The sum of Alpha’s points is 48. That’s neither a great game or a poor game. In fact, she managed to earn the exact average score of all games I’ve played!  She comes in second to a player with many more sciences, and resolves to focus on a more specific strategy in the future.

For those who have an older edition of 7 Wonders, the art can be a little jarring. When I received my new copy, however, it had been updated with more appealing colors. The quality of the pieces continues to be excellent, though. The box is just the right size, and makes the game easier to play – a novel feature indeed.

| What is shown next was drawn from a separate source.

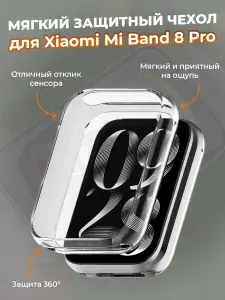 Мягкий защитный чехол для Xiaomi Mi Band 8 Pro, прозрачный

The game is designed to be played with 2–7 people, but I prefer to play with 4. More players slows down the game, while fewer players means the games are slightly less dynamic. It’s also suggested for ages 10+, but I know younger kids could play it quite well. The challenge is understanding your kid well enough to be able to judge for yourself. The game is also advertised to have a 30-minute playtime, but we’ve never had a game that fast with kids. Usually it’s 45+ with a rare group coming in under 40.

If you don’t have 7 Wonders in your collection, there are few games I’d suggest more strongly. The play is engaging and dynamic, and is good for most group sizes. 7 Wonders also features the variety in play to engage groups over and over again. After introducing it to our kids, it has made the list of games we keep readily available for family night. That, my friends, is a definite Wonder.

Disclaimer: Asmodee Games sent an updated version of 7 Wonders for review purposes.